A Japanese court has issued a provisional order today for Google to delete specific terms from its autocomplete search feature.

The decision was based on a man’s claim that the autocomplete results for his name were associated with over 10,000 negative terms, according to a report from Mainichi Daily News. The man, who isn’t named in the report, claims that he lost his job as a result of the search query association. He also apparently reached out to Google prior to taking the matter to court in October 2011.

“It could lead to irretrievable damage such as a loss of job or bankruptcy just by showing search results that constitute defamation or a violation of the privacy of an individual person or small and medium-sized companies,” said the man’s lawyer Hiroyuki Tomita.

The feature in question gives users a list of possible search queries as they type into the search bar. Google’s new instant search feature does this by automatically pulling up results as you type. And anyone who has attempted to search for something can probably attest to the humorous results mid-way through a very generic search query. For instance, I tried to type in the query “Is anyone afraid of” for a screenshot example. But the ridiculousness occurred after only “Is a” — prompting such useful suggestions like “is Anderson Cooper gay,” “is Apollo 18 real,” “is Angelina Jolie pregnant,” and “is Adam Levine gay.” (Here’s a screenshot for proof.)

It’s difficult to assume Google is at fault here. The autocomplete results are just suggestions based on what everyone else is searching for. We also don’t know the man’s real name, which could unfortunately be associated with negative terms regardless of the situation (such as in real life).

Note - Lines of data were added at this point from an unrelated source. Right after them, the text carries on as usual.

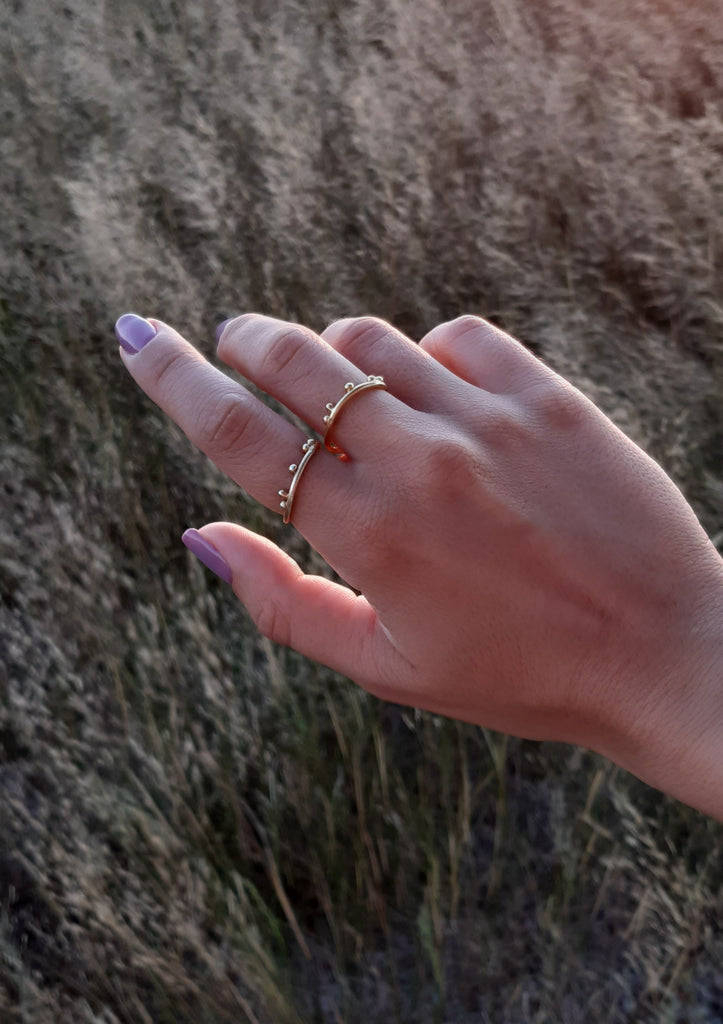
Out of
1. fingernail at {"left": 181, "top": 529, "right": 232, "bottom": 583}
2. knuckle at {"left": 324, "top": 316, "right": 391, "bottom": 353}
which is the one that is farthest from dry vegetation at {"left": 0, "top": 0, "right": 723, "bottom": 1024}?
knuckle at {"left": 324, "top": 316, "right": 391, "bottom": 353}

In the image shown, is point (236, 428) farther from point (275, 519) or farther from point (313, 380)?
point (275, 519)

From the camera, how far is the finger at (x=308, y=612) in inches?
42.4

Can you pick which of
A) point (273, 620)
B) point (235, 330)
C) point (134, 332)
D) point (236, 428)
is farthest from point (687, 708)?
point (134, 332)

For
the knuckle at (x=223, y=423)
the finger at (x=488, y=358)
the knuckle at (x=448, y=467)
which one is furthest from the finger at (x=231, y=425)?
the finger at (x=488, y=358)

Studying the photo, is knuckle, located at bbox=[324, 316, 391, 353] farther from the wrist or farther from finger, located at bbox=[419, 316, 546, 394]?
the wrist

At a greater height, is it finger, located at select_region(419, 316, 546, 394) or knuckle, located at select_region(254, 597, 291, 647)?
finger, located at select_region(419, 316, 546, 394)

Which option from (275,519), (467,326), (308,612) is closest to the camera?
(308,612)

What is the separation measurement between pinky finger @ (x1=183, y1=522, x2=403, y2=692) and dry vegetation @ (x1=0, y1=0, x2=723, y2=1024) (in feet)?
1.00

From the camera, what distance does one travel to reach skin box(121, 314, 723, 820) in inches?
40.1

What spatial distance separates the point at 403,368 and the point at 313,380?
0.12 metres

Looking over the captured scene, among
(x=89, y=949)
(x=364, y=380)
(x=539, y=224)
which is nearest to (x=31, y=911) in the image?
(x=89, y=949)

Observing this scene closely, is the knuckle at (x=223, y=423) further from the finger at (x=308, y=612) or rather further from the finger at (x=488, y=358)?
the finger at (x=488, y=358)

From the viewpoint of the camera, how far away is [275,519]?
168 centimetres

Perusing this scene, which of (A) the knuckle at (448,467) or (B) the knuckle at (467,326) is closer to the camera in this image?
(A) the knuckle at (448,467)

Google is currently reviewing the court order. The company issued the following statement to VentureBeat:
“Autocomplete is a feature of Google search that offers predicted searches to help you more quickly find what you’re looking for.  These searches are produced by a number of factors including the popularity of search terms. Google does not determine these terms manually–all of the queries shown in Autocomplete have been typed previously by other Google users.”